The Data by the Numbers

The study had a few different questions, mostly to try and map demographics, but the crux of the survey was a single question: How much money is in your bank account right now? This number included both checking and savings accounts. Here’s the raw data to that set of responses.

  • 13.5% responded $0-50
  • 22.8% responded $51-$500
  • 10.5% responded $501-$1,000
  • 10.3% responded $1,001-$2,000
  • 20.1% responded $2,001-$5,000
  • 13.0% responded $5,001-$10,000
  • 9.8% responded $10,000 or more 

These numbers already showcase some interesting concepts, but it can be hard to truly understand a survey with just the numbers. What do these numbers really mean?

A Substantial Chunk of Students Have Less Than $50 in the Bank

Looking at the numbers, you can see that 13.5% of all students who took the survey said that they currently have between $0-$50 right now. This is a pretty startling number — it’s barely enough to cover a dinner at a casual dine-in restaurant.

It’s true that this number could potentially not tell the whole story. After all, a student taking the survey may have just paid off large bills right before a paycheck. But the fact remains that over one out of eight people who took the survey reported this number, which is a pretty substantial amount.

Over a Third of Students Likely Couldn’t Cover a Surprise Expense

In its assessment of the United States’ financial wellbeing, the Federal Reserve asks a simple question: If you had to pay for a surprise $400 emergency expense tomorrow, how would you pay it? This is relevant because of the sheer number of people who responded that they currently have $500 or less in their banking accounts — definitely not enough to cover any sort of significant expense.

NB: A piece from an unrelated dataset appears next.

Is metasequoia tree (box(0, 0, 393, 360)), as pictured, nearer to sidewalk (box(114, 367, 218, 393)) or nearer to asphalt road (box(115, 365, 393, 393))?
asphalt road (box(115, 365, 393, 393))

Altogether, 36.3% of students responded that they didn’t have more than $500. Though this statistic may not jump out to you as much as individual measurements, it’s an important one because it has to do with preparing yourself for an emergency. It’s definitely worrisome, regardless of antecedents that may have an impact on the responses.

Most Students Don’t Have Enough for an Emergency Fund

An emergency fund, according to most experts, should be enough to cover 3-6 months of expenses. This emergency fund could cover a person if they were to lose their job abruptly or experience an unexpected medical incident. But that adds up, and 3-6 months is definitely at least $5,000 in most areas. The fact of the matter is, most students just don’t have that much money.

77.2% of students, which is just over three-quarters, reported having $5,000 or less in both their checking and savings accounts. That means it’s not exclusively money stored away for use in case of an emergency. With that many students unprepared for a crisis, it’s definitely sobering to think about other collegiate expenses.

Conclusion

Certainly, some antecedents could have contributed to the results of this survey. After all, you can’t control for everything or ask every question about students’ finances. But it does give an important general conceptualization of students’ current financial wellbeing. What can you learn from this study? If you’re a current college student, it showcases how important it is to focus on maintaining your finances well. If you’re interested in going into college, it offers some insight into how important it is to build up a safety net of savings. Either way, you should definitely take heed of this information.